A self-improving AI skill execution engine. Production-grade skills across 8 language domains, a 4-layer PMPO orchestration pipeline, a Karpathy knowledge learning loop, a code-generation enrichment engine (forge-rs), a native agent generator, and Cedar-governed self-optimization.

Built for teams deploying AI agents in production where capability improvement must be governed, audited, and reproducible.

Validate Skills


The 4-Layer Pipeline

Every piece of work flows through four layers. Each layer feeds the next.

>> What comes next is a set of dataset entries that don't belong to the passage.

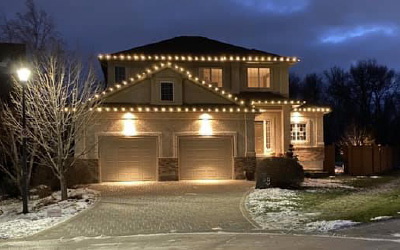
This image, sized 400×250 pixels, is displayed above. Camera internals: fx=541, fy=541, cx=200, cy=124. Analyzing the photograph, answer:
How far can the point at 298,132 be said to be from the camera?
1230 inches

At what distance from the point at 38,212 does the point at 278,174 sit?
9652mm

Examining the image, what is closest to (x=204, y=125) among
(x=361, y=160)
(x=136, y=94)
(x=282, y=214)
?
(x=136, y=94)

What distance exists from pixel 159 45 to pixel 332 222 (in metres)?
20.2

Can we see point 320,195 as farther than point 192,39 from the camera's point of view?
No

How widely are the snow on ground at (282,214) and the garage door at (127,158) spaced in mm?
7136

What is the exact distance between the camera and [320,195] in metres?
19.2

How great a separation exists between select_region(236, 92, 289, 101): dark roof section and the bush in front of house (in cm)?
779

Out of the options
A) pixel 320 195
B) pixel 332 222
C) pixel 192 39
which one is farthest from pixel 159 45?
pixel 332 222

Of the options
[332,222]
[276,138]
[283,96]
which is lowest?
[332,222]

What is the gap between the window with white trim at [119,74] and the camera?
28734 mm

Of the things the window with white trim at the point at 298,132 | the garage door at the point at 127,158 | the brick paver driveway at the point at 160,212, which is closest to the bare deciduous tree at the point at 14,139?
the brick paver driveway at the point at 160,212

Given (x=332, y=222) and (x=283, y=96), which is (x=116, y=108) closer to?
(x=283, y=96)

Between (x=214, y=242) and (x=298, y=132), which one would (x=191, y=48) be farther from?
(x=214, y=242)

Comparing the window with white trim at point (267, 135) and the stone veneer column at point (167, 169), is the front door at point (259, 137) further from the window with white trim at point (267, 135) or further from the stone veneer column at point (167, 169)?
the stone veneer column at point (167, 169)
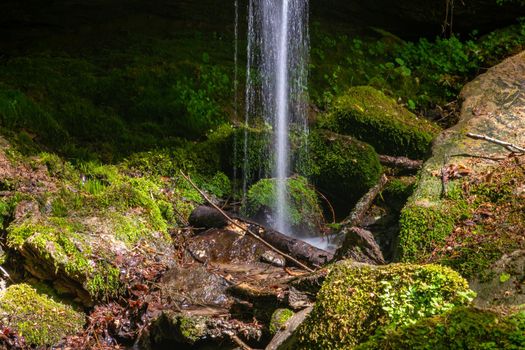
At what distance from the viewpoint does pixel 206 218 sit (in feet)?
24.3

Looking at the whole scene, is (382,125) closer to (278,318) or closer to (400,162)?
(400,162)

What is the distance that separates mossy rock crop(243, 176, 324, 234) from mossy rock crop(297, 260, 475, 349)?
14.1ft

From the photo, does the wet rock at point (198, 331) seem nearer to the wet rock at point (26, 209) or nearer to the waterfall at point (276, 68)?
the wet rock at point (26, 209)

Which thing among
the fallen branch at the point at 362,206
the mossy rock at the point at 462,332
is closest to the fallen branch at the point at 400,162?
the fallen branch at the point at 362,206

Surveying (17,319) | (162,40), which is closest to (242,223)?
(17,319)

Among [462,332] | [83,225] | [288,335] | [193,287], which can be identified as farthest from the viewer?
[83,225]

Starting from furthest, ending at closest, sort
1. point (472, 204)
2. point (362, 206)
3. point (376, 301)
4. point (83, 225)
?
point (362, 206), point (83, 225), point (472, 204), point (376, 301)

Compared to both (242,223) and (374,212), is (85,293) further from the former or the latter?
(374,212)

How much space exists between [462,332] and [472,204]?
287 cm

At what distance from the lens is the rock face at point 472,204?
16.4 ft

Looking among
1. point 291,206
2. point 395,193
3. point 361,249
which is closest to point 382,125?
point 395,193

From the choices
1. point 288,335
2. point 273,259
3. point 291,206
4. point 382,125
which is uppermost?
point 382,125

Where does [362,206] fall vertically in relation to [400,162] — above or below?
below

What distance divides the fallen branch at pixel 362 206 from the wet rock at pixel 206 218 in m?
1.47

┌─────────────────────────────────────────────────────────────────┐
│  LAYER 1: ZeeSpec Interrogator                                  │
│  Zachman Framework 5W1H — 60 questions across 6 dimensions     │
│  GO / CAUTION / NO-GO constraint manifest                       │
│  skills/process/zeespec-interrogator/                           │
└─────────────────────────┬───────────────────────────────────────┘
                          │ constraint manifest
                          ▼
┌─────────────────────────────────────────────────────────────────┐
│  LAYER 2: PMPO Orchestration                                    │
│  iterative-evolver (strategic) + kbd-process-orchestrator       │
│  Assess → Analyze → Plan → Execute → Reflect                    │
│  Named cross-session state · surreal-memory · Cedar governance  │
└─────────────────────────┬───────────────────────────────────────┘
                          │ task manifests
                          ▼
┌─────────────────────────────────────────────────────────────────┐
│  LAYER 3: OpenSpec Change Management                            │
│  Per-change proposals · GIVEN/WHEN/THEN acceptance criteria     │
│  Audit trail · Change-scoped documentation                      │
│  tools/liter-llm — per-phase model routing                      │
└─────────────────────────┬───────────────────────────────────────┘
                          │ enriched implementation context
                          ▼
┌─────────────────────────────────────────────────────────────────┐
│  LAYER 4: forge-rs (Code Enrichment Engine)                     │
│  Language detection → skill resolution → constitution check     │
│  pk focus (Karpathy context) → Tera template rendering          │
│  → .forge/enriched/<task>.context.md → AI agent implements      │
│  → forge reflect → pk ingest (Karpathy learning loop)           │
│  tools/forge-rs/ · tools/prometheus-knowledge/                  │
└─────────────────────────────────────────────────────────────────┘

Native Agent Generator

The skill pack includes /create-native-agent — a project scaffold that generates a complete, production-ready Rust agent binary in one command.

/create-native-agent
→ prompts for name, description, provider, port
→ generates a complete Rust workspace + React 19 frontend
→ validates with cargo check + npm install
→ ready to run

What the Generated Agent Provides

my-agent start [--port 8080] [--background]   # Supabase-style management CLI
my-agent stop / status / logs
my-agent mcp add forge http://localhost:8943/mcp
my-agent skills list / reload
my-agent providers list / set-default anthropic
my-agent models set-default claude-haiku-4-5
Feature Details
A2A protocol Agent card at /.well-known/agent.json, task endpoint at /a2a/tasks
AG-UI protocol SSE stream at /agui/events/:run_id with agui.* events (CopilotKit compatible)
A2UI protocol Prometheus combined protocol at /a2ui/session
Chat API OpenAI-compatible at /api/chat
React 19 frontend assistant-ui Thread with AG-UI SSE streaming, provider/model switcher
MCP client Connects to configured MCP servers (forge-rs, surreal-memory, pk, custom)
Skills engine TF-IDF selection from configured skill directories, hot-reloadable
liter-llm routing All model calls go through liter-llm for multi-provider support

Agent Networks

Multiple generated agents can form a network by pointing at each other's A2A endpoints:

research-agent (:8081) ←──── A2A ────→ forge-agent (:8080)
       ↓                                      ↓
  surreal-memory (:23001)              prometheus-knowledge (:8942)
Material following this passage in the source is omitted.